Wednesday, 26 September 2012

Bored? Ah Frigate, Let's Catch a Bird...

It would be fair to say my flabber was gasted by this story this week. Briefly, it laments the apparently imminent passing of the 'hobby' of frigatebird catching on the Pacific Island of Nauru. The closest it comes to explaining why it happens is when the subject of the story, a Mr Gioura, one of the last practitioners, tells us that the captured and tamed birds are sent out to sea - to bring more frigatebirds back... It's not for me to question others' cultural practices, but it does sound like a symptom of too much spare time and no internet connection.

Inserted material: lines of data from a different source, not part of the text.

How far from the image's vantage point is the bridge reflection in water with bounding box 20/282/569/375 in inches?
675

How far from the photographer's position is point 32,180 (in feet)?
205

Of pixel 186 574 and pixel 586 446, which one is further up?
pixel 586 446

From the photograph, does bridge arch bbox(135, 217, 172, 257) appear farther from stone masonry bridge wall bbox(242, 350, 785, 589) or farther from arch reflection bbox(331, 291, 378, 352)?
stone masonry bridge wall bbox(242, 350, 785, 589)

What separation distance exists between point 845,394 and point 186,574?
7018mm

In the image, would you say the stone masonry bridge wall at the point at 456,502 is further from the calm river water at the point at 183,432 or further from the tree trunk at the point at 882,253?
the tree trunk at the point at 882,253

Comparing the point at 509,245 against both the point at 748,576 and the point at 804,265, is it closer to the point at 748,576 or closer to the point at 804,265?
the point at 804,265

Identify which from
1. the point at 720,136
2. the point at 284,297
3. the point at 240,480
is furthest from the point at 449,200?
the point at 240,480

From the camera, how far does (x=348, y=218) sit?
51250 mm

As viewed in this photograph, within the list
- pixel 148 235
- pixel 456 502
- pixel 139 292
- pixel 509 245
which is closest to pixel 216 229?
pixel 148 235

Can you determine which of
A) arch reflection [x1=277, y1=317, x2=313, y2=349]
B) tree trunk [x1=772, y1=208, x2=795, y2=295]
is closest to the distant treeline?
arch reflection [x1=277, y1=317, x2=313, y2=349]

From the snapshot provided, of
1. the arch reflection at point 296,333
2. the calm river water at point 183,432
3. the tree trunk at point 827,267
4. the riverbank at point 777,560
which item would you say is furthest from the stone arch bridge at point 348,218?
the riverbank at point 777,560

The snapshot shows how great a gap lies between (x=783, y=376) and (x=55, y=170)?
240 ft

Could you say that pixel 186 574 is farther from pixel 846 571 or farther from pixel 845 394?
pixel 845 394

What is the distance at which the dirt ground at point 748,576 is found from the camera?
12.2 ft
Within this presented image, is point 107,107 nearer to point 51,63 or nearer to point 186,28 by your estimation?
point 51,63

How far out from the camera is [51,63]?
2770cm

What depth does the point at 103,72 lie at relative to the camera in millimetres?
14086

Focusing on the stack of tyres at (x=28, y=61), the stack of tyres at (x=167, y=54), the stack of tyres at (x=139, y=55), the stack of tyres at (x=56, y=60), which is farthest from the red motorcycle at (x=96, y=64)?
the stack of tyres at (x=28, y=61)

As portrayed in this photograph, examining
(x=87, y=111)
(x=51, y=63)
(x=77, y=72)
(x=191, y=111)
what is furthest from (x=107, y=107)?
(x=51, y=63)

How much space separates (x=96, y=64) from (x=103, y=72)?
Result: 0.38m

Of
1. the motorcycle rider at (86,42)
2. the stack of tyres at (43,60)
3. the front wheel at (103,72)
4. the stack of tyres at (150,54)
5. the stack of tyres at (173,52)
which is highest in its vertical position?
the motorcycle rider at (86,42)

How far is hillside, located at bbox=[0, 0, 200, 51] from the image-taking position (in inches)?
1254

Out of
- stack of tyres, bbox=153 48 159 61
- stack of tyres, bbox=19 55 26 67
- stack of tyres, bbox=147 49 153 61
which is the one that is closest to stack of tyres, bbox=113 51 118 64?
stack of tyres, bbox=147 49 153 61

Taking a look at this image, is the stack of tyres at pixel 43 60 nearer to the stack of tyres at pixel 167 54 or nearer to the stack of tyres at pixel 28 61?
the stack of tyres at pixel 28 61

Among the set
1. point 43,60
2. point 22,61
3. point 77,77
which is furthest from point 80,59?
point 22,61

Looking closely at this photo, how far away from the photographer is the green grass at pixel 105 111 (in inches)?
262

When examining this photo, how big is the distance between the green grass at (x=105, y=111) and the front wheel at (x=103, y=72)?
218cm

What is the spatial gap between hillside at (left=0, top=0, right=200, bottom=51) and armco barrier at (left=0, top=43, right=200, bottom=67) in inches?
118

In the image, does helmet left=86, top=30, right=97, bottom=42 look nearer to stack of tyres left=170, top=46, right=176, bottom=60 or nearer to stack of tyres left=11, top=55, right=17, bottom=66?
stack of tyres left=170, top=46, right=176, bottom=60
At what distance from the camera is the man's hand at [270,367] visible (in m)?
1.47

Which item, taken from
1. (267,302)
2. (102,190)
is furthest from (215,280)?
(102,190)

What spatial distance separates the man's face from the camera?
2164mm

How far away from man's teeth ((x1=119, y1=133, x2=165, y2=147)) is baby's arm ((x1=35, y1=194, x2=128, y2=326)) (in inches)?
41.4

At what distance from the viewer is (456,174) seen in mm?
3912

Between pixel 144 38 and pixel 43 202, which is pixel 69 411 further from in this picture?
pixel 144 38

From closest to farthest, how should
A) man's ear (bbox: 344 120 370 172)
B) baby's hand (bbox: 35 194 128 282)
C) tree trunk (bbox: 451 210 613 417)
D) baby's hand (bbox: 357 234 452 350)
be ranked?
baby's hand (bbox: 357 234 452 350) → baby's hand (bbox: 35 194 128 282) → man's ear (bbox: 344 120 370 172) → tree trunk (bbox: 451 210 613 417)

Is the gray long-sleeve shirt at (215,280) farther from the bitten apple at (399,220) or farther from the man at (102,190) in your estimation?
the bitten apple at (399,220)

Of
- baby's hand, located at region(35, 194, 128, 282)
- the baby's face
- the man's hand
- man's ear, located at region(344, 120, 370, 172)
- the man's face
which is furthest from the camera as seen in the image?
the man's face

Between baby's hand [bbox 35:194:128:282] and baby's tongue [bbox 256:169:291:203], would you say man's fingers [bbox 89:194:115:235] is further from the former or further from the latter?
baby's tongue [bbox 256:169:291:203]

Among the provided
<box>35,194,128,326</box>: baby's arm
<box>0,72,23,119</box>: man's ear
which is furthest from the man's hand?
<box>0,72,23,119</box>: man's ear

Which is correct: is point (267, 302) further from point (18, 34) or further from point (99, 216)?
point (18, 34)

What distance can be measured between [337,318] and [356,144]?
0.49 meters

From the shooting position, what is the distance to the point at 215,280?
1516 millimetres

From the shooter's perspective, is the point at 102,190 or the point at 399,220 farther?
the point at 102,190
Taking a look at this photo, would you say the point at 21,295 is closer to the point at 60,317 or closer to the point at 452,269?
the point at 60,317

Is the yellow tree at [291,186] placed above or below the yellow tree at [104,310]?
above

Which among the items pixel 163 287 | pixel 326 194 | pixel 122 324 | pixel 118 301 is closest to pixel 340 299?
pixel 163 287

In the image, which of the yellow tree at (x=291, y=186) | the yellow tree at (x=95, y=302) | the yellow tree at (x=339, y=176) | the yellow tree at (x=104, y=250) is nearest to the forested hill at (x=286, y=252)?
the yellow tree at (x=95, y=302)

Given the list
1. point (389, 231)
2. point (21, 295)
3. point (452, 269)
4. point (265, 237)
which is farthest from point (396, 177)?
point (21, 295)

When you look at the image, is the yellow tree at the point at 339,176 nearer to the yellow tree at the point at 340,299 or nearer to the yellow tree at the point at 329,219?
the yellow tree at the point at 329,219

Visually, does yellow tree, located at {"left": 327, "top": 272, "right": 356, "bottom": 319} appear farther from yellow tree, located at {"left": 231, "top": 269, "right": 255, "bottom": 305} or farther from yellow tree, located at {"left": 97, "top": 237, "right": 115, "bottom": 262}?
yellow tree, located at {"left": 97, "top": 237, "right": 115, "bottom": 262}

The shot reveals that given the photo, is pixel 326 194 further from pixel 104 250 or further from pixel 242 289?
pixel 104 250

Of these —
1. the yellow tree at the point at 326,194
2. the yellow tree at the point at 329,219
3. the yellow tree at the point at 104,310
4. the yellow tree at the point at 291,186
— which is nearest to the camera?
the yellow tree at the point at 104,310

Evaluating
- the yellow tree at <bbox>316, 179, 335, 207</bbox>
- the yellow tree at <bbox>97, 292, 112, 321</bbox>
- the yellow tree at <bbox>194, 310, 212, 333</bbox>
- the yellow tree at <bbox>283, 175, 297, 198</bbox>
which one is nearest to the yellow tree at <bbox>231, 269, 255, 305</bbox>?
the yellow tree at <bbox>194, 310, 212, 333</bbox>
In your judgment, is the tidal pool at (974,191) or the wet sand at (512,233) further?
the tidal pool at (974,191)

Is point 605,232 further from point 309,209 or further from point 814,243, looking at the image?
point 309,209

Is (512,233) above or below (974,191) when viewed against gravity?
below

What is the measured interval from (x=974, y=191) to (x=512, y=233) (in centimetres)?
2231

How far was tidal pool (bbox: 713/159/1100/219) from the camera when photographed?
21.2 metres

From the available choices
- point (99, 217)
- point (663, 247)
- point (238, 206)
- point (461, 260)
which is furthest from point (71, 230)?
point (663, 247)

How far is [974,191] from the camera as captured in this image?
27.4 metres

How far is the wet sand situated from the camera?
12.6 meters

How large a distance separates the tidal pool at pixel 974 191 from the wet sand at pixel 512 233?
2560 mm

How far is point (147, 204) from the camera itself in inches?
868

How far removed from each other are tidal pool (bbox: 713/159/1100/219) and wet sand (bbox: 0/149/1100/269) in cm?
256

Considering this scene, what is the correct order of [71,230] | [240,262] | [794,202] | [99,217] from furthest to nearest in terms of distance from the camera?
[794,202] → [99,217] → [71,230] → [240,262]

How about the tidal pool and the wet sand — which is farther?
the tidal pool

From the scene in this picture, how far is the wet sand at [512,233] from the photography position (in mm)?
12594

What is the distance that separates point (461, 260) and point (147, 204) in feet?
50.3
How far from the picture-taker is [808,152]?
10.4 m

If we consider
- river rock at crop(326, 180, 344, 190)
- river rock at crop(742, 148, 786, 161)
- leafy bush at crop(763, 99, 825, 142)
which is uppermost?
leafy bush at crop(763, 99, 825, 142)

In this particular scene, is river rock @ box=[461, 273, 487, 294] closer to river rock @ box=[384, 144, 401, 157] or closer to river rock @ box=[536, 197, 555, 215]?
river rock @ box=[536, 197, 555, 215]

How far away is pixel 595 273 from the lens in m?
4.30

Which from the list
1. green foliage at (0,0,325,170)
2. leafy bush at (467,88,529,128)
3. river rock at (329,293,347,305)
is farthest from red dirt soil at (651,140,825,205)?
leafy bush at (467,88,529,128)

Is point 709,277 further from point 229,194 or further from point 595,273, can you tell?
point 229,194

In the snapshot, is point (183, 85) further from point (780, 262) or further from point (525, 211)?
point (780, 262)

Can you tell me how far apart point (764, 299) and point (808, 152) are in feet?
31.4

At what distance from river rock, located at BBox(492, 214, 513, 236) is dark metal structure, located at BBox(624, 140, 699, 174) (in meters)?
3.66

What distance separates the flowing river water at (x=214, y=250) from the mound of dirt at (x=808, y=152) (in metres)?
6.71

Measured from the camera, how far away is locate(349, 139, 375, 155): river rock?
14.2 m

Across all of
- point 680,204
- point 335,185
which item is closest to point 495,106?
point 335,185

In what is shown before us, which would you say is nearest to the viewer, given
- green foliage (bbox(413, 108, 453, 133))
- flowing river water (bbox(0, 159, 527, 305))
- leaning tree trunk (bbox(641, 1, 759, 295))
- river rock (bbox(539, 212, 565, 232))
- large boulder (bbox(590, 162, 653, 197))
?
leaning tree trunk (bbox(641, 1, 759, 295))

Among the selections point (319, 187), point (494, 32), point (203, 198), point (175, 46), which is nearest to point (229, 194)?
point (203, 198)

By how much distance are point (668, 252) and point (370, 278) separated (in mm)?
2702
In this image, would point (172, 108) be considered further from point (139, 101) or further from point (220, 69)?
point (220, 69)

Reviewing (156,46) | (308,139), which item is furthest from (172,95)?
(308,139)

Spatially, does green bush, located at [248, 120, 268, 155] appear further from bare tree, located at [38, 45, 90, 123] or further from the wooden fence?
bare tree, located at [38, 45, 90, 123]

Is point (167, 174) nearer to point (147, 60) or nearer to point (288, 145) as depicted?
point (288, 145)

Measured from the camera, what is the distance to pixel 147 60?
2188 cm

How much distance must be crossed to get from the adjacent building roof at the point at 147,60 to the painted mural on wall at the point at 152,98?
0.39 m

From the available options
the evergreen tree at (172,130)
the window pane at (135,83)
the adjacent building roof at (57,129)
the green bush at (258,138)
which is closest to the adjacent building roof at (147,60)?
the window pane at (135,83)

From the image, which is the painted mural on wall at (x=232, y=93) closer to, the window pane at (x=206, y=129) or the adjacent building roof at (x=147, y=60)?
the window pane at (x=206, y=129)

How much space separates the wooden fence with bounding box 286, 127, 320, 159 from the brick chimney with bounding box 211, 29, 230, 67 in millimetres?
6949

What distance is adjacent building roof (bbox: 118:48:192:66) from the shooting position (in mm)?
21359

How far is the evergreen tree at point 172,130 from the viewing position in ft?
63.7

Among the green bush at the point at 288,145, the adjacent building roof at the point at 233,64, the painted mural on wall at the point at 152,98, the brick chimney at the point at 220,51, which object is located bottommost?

I have read elsewhere however that some Pacific islanders have traditionally used tame frigatebirds to carry messages between islands (though having reported that, I'm not too sure about the status of written languages in pre-European Polynesia). Even without such drastic measures as those advocated by Mr Gioura, frigatebirds have become accustomed to humans and their scraps around ports.
male Magnificent Frigatebird perched on the fish market roof, Puerto Ayora, Galapagos

As for the birds themselves, they are close to being the world's ultimate aerialists, far more at home on the wing than on land or water. The Magnificent Frigatebird of the American tropics may have a wingspan of close to 2.5 metres, to carry a weight of just 1.5kg; this gives them probably the lowest wing-loading (weight carried per area of wing) of any birds. All flying birds shed as much weight as possible, with hollow bones, but a frigatebirds has carried this to a wonderful extreme - its entire skeleton provides just 5% of its entire body weight! By contrast the great flight muscles make up a quarter of its overall weight.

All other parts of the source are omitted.